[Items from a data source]
----

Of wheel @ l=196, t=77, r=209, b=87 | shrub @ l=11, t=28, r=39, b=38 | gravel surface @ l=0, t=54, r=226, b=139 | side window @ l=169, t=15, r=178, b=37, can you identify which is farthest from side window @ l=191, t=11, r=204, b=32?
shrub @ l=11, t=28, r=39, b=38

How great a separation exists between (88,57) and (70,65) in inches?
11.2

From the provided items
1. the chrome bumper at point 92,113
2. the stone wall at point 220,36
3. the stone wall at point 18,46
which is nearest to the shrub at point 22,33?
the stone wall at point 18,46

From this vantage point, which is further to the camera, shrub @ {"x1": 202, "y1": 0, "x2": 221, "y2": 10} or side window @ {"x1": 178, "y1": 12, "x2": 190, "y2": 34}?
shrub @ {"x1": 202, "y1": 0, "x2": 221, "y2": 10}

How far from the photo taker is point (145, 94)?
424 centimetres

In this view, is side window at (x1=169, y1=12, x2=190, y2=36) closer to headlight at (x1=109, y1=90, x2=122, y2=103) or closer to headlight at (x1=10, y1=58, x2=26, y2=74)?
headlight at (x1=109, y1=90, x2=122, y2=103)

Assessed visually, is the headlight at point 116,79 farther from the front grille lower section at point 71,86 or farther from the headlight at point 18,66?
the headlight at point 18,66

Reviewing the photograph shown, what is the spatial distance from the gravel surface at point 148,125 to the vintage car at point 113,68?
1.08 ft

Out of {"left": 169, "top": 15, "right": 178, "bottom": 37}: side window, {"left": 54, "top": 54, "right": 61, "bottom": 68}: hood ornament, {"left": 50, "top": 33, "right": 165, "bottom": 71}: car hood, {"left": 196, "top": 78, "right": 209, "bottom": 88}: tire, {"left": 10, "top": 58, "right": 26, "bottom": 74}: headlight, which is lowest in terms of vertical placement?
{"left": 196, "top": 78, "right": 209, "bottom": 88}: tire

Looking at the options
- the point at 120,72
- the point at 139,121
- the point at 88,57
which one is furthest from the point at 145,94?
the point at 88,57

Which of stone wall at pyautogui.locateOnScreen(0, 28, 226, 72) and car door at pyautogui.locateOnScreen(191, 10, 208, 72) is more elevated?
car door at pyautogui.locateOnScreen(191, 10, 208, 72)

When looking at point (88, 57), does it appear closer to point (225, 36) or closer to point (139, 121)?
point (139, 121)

----

* _Short task_
Give all of the entries again, word for word.

* _Exercise output_
Of wheel @ l=196, t=77, r=209, b=87 | shrub @ l=11, t=28, r=39, b=38 | gravel surface @ l=0, t=54, r=226, b=139 | side window @ l=169, t=15, r=178, b=37, can you identify which is farthest from side window @ l=191, t=11, r=204, b=32?
shrub @ l=11, t=28, r=39, b=38

How great a separation exists between (88,57) and (70,65) in inches?
11.2

From the provided items
1. the chrome bumper at point 92,113
2. the stone wall at point 220,36
3. the stone wall at point 18,46
which is nearest to the shrub at point 22,33?
the stone wall at point 18,46

From this vantage point, which is further to the camera, shrub @ {"x1": 202, "y1": 0, "x2": 221, "y2": 10} or side window @ {"x1": 178, "y1": 12, "x2": 190, "y2": 34}?
shrub @ {"x1": 202, "y1": 0, "x2": 221, "y2": 10}

How far from the photo taker is point (145, 94)?
424 centimetres

In this view, is side window at (x1=169, y1=12, x2=190, y2=36) closer to headlight at (x1=109, y1=90, x2=122, y2=103) or closer to headlight at (x1=10, y1=58, x2=26, y2=74)?
headlight at (x1=109, y1=90, x2=122, y2=103)

Assessed visually, is the headlight at point 116,79 farther from the front grille lower section at point 71,86 or farther from the headlight at point 18,66?
the headlight at point 18,66

Reviewing the photograph shown, what is the spatial distance from the gravel surface at point 148,125 to the vintage car at point 113,68?
1.08 ft

Out of {"left": 169, "top": 15, "right": 178, "bottom": 37}: side window, {"left": 54, "top": 54, "right": 61, "bottom": 68}: hood ornament, {"left": 50, "top": 33, "right": 165, "bottom": 71}: car hood, {"left": 196, "top": 78, "right": 209, "bottom": 88}: tire, {"left": 10, "top": 58, "right": 26, "bottom": 74}: headlight, which is lowest in terms of vertical placement?
{"left": 196, "top": 78, "right": 209, "bottom": 88}: tire

Looking at the options
- the point at 120,72
- the point at 139,121
- the point at 88,57
which one is furthest from the point at 145,94?
the point at 88,57

Which of stone wall at pyautogui.locateOnScreen(0, 28, 226, 72) and car door at pyautogui.locateOnScreen(191, 10, 208, 72) is more elevated?
car door at pyautogui.locateOnScreen(191, 10, 208, 72)

When looking at point (88, 57), does it appear closer to point (225, 36) or closer to point (139, 121)?
point (139, 121)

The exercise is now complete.